Hoera voor konijn korte weergave Konijn is binnenkort jarig en wil een feest geven. Hij denkt aan alles. Wil ondaks de goedbedoelde hulp van de andere vrienden toch vooral alles zelf doen. Hij denkt dat hij het op zijn manier het beste kan doen. Tot op het eind alles perfect lijkt te zijn georganiseerd. Dan blijkt....dat hij vergeten is zijn vrienden uit te nodigen voor het feest. Het eindigt wel goed want de vrienden zijn hem niet vergeten en het wordt een dolle boel...... de vragen en beschouwingen Zijn vrienden belangrijk? Ben jij ook wel eens wat vergeten? Wil jij ook alles zelf doen, omdat je denkt dat jij dat het beste kan doen? Waaraan denk je als je een feest geeft? Welke dingen maken een feest echt een feest? Maken de omstandigheden en aankleding het feest een echt feest? Kun je je zonder een taart en ballonnen en andere feestelijke dingen ook wel jarig voelen? Wat is het belangrijkste voor een feest: cadeaus of vrienden? Is het leuk om alles alleen te regelen?
Johan Weewer
23
De grote knor..... korte weergave Knor wordt bij het vliegeren door de wind en de vlieger meegesleurd. Hij wordt daar vreselijk gefrusteerd en zijn minderwaardigheidscomplex krijgt weer een knauw. Voortaan wil hij als de grote knor door het leven gaan. Tot op het moment dat Roe in een woezelval valt. Dan is het belangrijk dat een klein licht wezentje naar beneden wordt gelaten om hem te redden. Dan wordt de verdienste van de omvang van Knor pas echt duidelijk. Knor ziet zijn verdienste ook wel in en is weer zichzelf. vragen en beschouwingen Wil jij wel eens iemand anders zijn? Wie dan? Ben jij wel tevreden over jezelf? Wat zou je willen veranderen? Het buitenste of het binnenste? Als je uiterlijk vernadert zou je dan zelf ook veranderen? Wil je meer aanzien? Vind je het belangrijk aardig gevonden te worden? Hoe je bent, wat je bent, waardoor je bent? Wat zou je verbeteren aan jezelf? Zou je dan ook meer geaccepteerd worden door anderen? Zou je ook andere vrienden daardoor krijgen? Wil je aandacht? Wil jij ook belangrijk zijn? Vind je het belangrijk jezelf te blijven?

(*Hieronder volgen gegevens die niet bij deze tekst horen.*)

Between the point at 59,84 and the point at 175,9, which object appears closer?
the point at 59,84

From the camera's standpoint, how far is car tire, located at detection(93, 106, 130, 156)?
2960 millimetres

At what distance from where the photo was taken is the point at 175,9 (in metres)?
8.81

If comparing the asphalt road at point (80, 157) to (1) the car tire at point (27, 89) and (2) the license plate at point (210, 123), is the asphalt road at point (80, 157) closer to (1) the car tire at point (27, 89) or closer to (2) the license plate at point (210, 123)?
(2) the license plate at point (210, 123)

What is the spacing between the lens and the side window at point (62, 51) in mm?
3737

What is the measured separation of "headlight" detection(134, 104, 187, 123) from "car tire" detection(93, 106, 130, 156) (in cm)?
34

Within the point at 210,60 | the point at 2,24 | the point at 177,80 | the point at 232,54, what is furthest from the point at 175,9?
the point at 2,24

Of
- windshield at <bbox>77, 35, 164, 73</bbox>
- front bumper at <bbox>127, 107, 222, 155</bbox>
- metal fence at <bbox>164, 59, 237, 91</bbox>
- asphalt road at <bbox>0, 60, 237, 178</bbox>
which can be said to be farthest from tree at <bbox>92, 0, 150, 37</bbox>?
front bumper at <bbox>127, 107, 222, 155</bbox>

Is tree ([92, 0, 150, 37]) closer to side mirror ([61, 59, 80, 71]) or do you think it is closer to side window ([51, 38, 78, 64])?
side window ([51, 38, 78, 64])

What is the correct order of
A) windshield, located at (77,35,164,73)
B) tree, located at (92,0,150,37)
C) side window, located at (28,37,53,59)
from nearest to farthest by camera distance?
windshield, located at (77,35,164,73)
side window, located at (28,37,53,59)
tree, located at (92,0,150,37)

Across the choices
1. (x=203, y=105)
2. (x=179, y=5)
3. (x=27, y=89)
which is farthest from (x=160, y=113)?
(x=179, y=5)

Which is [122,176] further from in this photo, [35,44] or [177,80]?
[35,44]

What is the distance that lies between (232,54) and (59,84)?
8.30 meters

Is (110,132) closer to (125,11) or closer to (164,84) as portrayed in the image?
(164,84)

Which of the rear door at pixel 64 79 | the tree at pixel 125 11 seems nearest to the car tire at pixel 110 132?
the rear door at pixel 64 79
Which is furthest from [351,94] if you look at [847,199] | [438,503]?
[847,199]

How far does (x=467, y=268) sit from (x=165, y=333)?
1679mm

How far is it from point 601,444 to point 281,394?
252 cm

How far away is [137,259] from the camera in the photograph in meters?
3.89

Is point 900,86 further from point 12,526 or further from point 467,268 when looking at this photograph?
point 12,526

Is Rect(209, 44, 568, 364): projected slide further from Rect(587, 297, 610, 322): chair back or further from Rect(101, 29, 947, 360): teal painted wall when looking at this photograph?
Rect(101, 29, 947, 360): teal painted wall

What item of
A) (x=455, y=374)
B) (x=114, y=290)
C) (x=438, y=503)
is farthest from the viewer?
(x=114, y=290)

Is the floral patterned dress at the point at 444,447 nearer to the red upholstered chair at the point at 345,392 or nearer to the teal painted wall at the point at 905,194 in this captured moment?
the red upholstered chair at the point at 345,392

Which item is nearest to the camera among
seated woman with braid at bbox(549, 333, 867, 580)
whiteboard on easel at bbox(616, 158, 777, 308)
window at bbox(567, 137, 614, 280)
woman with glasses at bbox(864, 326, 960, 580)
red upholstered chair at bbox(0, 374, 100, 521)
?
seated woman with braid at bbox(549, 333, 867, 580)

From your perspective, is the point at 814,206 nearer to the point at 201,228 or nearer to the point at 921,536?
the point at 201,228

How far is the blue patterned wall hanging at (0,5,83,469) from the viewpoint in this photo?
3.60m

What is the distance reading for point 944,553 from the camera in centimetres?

Waar is teigetje? korte weergave Teigetje doet niets liever dan stuiteren. Vaak is hij hiermee heel veel mensen tot last. Ook in dit verhaal sturen een boel vrienden hem boos weg, omdat ze hem even niet kunnen gebruiken. Dan is teigetje spoorloos. De dieren voelen zich schuldig, omdat ze hem allemaal hebben weggestuurd. Ze zijn verdrietig en denken dat hij nooit meer terugkomt. Ze organiseren een zoektocht. Bij de bosrand komen ze hem weer tegen. Hij stuitert niet meer omdat hij denkt dat de bladeren van de bomen door zijn gestuiter naar beneden zijn gevallen. Nadat Poeh hem erop wijst dat het herfst is, is teigetje gerustgesteld en gaat kan hij weer vrolijk stuiteren. vragen en beschouwing Mag je alles tegen je vrienden zeggen? Moet je steeds eerlijk zijn of mag je ook wel eens liegen? Wanneer dan? kun je ook een persoon kapot maken? Voel jij je wel eens schuldig? Kan je altijd de waarheid zeggen? kun je altijd weten wat een ander denkt? Kan je iemand geruststellen? Johan Weewer
24
Voelt teigetje zich ook schuldig? Tegen wie? Kun je de natuur(wetten) weerstaan? Zijn wij afhankelijk van de natuur? Zijn wij afhankelijk van de natuur? of is de natuur afhankelijk van ons? Kunnen wij de natuur gebruiken? Misbruiken we de natuur ook wel? Moet je tegen je eigen natuur ingaan?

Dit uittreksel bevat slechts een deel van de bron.